Di grande suggestione anche le riflessioni sulla storia in ordine alla salvezza: oggi più che mai abbiamo bisogno di riscoprire il gusto della narrazione storica. Abbiamo paura della storia, ce ne difendiamo e l’unica modalità che abbiamo per confrontarci con essa è quella superficiale indigestione di notizie che celebriamo quotidianamente sui nostri smartphone. Questa abitudine sta però attuando in noi una mutazione antropologica. «Perché il fulmineo arrivo di queste micro e macro notizie, fa percepire una storia sfilacciata, indisponibile a una lettura di sintesi. La vicenda del Signore Gesù al contrario ci addestra alla storia come narrazione gravida di speranza. Di tutto ciò occorre essere avvertiti proprio quando i nostri interlocutori sono i ragazzi, che sono il bene più prezioso che abbiamo. La nostra vita va verso il futuro e la Chiesa è uno dei pochissimi luoghi in cui resiste la consapevolezza che tutto quello che noi siamo è in virtù di ciò che ci precede. È come se il presente che noi viviamo fosse l’esito di una gravidanza portata avanti nel corso dei secoli per la fecondità dello Spirito Santo.
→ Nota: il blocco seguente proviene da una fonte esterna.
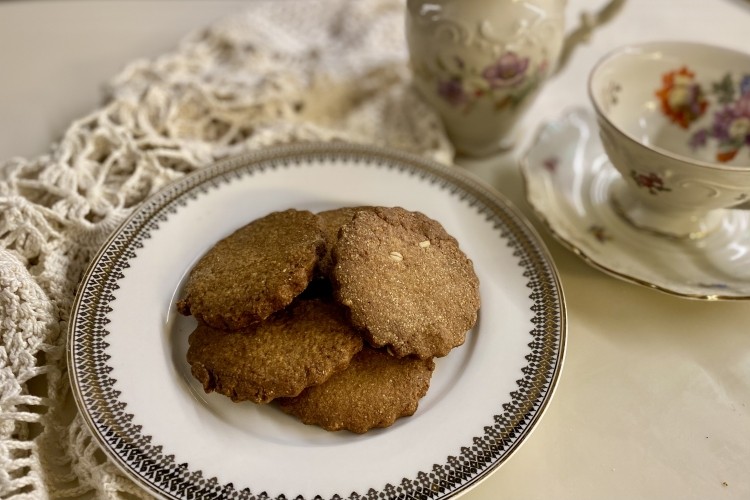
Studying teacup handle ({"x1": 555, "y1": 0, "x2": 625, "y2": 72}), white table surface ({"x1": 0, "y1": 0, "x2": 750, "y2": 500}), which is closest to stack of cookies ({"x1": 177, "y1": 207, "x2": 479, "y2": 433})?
white table surface ({"x1": 0, "y1": 0, "x2": 750, "y2": 500})

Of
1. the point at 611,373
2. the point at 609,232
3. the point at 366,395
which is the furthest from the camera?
the point at 609,232

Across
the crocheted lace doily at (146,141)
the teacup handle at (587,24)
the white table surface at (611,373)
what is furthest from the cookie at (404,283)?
the teacup handle at (587,24)

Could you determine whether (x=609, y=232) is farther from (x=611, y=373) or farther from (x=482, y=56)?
(x=482, y=56)

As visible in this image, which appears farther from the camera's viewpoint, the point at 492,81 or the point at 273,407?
the point at 492,81

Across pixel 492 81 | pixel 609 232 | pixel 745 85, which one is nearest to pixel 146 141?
pixel 492 81

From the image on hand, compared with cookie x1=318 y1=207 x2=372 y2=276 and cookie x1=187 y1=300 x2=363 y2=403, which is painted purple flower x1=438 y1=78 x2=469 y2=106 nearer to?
cookie x1=318 y1=207 x2=372 y2=276

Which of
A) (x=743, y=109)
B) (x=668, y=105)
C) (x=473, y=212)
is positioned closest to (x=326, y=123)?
(x=473, y=212)

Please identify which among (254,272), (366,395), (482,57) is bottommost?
(366,395)
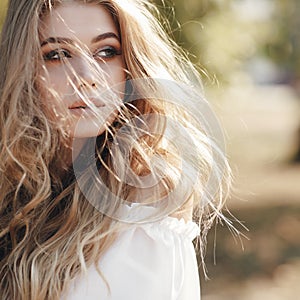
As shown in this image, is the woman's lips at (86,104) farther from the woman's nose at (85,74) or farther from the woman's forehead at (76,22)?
the woman's forehead at (76,22)

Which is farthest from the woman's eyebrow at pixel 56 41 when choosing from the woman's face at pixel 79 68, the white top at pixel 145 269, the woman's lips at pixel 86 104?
the white top at pixel 145 269

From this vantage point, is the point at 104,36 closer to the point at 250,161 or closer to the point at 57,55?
the point at 57,55

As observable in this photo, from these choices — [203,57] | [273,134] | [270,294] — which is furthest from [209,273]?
[273,134]

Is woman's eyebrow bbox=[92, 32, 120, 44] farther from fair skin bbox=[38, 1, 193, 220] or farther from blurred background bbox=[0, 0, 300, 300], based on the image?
blurred background bbox=[0, 0, 300, 300]

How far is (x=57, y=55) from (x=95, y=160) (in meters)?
0.28

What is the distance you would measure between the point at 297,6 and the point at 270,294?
18.6 feet

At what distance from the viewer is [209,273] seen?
6.91m

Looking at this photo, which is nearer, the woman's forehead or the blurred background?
the woman's forehead

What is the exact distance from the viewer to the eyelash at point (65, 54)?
1.88m

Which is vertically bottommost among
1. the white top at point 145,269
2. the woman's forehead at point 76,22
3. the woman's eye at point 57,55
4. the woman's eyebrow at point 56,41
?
the white top at point 145,269

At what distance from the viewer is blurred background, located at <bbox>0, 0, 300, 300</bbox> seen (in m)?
5.50

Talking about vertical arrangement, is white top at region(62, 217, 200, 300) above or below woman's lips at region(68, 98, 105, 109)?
below

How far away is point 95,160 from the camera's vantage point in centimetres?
202

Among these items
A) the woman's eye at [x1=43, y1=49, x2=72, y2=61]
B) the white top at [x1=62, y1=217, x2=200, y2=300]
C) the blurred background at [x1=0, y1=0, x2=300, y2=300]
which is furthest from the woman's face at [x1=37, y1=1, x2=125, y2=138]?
the blurred background at [x1=0, y1=0, x2=300, y2=300]
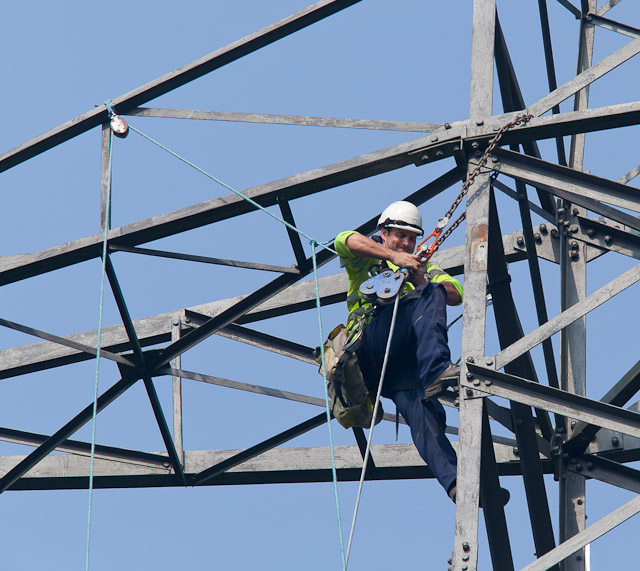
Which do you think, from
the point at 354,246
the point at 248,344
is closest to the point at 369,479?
the point at 248,344

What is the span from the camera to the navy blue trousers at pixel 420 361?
855cm

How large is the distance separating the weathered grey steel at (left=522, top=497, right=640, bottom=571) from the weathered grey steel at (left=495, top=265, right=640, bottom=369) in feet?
3.69

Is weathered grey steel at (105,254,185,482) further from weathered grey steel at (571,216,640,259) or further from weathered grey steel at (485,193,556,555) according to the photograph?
weathered grey steel at (571,216,640,259)

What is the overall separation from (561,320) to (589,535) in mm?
1363

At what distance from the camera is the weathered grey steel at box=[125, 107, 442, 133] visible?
910cm

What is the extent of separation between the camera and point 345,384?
9383 mm

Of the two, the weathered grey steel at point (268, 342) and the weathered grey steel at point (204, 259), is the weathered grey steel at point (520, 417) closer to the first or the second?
the weathered grey steel at point (204, 259)

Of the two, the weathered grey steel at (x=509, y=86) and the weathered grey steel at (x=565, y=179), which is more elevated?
the weathered grey steel at (x=509, y=86)

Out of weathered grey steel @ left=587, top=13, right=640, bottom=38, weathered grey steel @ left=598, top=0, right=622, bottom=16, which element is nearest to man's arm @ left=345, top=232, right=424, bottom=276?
weathered grey steel @ left=587, top=13, right=640, bottom=38

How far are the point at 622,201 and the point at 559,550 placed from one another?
2.30m

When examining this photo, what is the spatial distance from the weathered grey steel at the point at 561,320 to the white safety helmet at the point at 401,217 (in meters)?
1.71

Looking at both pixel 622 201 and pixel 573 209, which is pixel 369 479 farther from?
pixel 622 201

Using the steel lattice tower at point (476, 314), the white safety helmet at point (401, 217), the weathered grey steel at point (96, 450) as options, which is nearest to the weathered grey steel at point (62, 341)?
the steel lattice tower at point (476, 314)

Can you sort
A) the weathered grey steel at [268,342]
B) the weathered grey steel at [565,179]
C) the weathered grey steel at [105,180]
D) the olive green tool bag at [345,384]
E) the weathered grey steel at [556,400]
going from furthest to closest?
the weathered grey steel at [268,342], the weathered grey steel at [105,180], the olive green tool bag at [345,384], the weathered grey steel at [565,179], the weathered grey steel at [556,400]
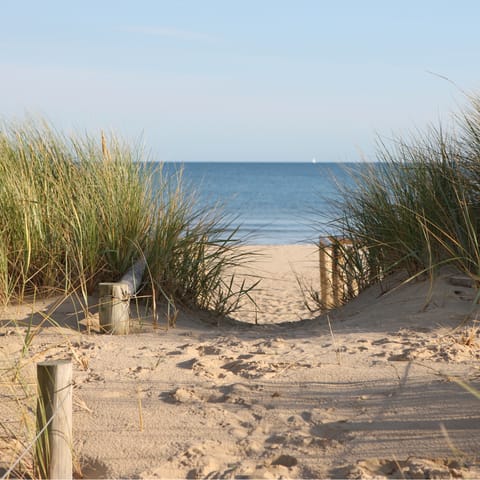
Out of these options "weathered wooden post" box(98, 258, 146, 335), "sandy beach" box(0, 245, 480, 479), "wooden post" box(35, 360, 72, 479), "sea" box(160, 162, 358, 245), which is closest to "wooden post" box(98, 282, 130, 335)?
"weathered wooden post" box(98, 258, 146, 335)

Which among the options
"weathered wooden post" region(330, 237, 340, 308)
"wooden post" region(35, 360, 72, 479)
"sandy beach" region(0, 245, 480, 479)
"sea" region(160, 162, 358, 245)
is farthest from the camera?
"sea" region(160, 162, 358, 245)

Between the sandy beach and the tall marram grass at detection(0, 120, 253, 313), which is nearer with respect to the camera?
the sandy beach

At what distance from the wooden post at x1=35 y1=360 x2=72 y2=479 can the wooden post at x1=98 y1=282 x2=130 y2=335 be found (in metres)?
2.03

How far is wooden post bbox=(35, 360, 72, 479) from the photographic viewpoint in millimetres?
2734

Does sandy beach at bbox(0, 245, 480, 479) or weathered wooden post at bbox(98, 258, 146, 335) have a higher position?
weathered wooden post at bbox(98, 258, 146, 335)

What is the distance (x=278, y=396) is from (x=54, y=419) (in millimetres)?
1185

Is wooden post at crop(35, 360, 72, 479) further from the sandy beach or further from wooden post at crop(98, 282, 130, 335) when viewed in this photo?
wooden post at crop(98, 282, 130, 335)

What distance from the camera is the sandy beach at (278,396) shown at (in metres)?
2.98

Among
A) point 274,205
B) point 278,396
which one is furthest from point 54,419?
point 274,205

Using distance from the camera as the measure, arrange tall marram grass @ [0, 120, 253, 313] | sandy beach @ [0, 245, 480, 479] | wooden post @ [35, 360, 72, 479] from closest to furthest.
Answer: wooden post @ [35, 360, 72, 479]
sandy beach @ [0, 245, 480, 479]
tall marram grass @ [0, 120, 253, 313]

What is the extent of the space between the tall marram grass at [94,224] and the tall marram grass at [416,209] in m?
1.04

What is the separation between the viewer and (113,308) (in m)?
4.82

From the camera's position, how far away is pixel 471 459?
115 inches

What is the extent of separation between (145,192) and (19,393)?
2726 millimetres
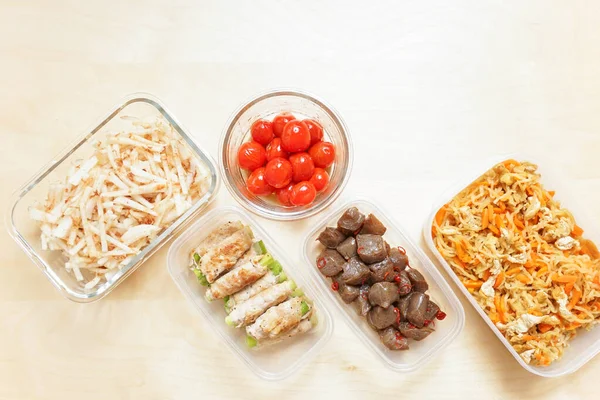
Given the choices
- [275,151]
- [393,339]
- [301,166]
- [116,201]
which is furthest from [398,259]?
[116,201]

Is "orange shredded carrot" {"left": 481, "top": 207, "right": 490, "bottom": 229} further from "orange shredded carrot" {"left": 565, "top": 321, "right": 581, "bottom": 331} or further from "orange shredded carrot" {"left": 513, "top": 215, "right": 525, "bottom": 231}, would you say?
"orange shredded carrot" {"left": 565, "top": 321, "right": 581, "bottom": 331}

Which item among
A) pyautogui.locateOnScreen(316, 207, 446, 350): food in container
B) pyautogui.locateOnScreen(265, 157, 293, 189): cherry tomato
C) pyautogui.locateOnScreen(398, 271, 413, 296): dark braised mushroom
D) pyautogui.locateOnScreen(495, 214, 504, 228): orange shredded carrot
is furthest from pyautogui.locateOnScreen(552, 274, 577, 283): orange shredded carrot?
pyautogui.locateOnScreen(265, 157, 293, 189): cherry tomato

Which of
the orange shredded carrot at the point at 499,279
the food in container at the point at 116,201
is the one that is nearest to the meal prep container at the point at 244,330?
the food in container at the point at 116,201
In questo la Chiesa ha saputo essere, ed è, utero e madre nel tempo e nello spazio della storia salvifica. E allora i catechisti devono essere come degli ostetrici, chiamati a rendere concretamente tangibile nel cuore di chi ascolta, l’inedita possibilità di vita nuova».

Oggi che i sociologi ci dicono che ciò che spaventa di più la gente è il futuro, noi abbiamo allora l’obbligo di generare una traditio, di configurare il tempo come un bellissimo laboratorio dove il futuro sta anche nelle mani della nostra creatività responsabile, quella che Mario Luzi chiamava «sostanza di futuro». Per declinare questa prospettiva padre Bernardo ha evocato proprio i versi con cui Luzi nel 1997 ha celebrato il settimo centenario della costruzione della cattedrale di Santa Maria del Fiore, facendo parlare la chiesa madre di Firenze, conferendogli voce di memoria viva e speranzosa di tutto quello che in quel tempio (vale per tutte le nostre chiese) si è ascoltato, celebrato e vissuto: «“Vorrei fossimo uniti tutti insieme, figli miei, per essere una roccia su cui possa posare il piede chi arriva e prendere slancio per il volo”. Immagine bellissima: se la Chiesa smette di insegnare a prendere il volo ai suoi figli, non ha più senso di esistere». Questa prospettiva ci autorizza allora a dire che lo scopo della Chiesa è la crescita degli uomini e che i catechisti sono tali per far crescere chi ascolta. Quello del catechista è un ruolo propiziatorio nei confronti di tutti coloro che aspettano un segno che apra prospettive di crescita e di futuro. L’invito dell’abate fiorentino ai catechisti è dunque quello di diventare vangelo vivente. Questa la bellezza della fede e della Chiesa, la sua immancabile fragilità ma anche il suo vertiginoso di mistero.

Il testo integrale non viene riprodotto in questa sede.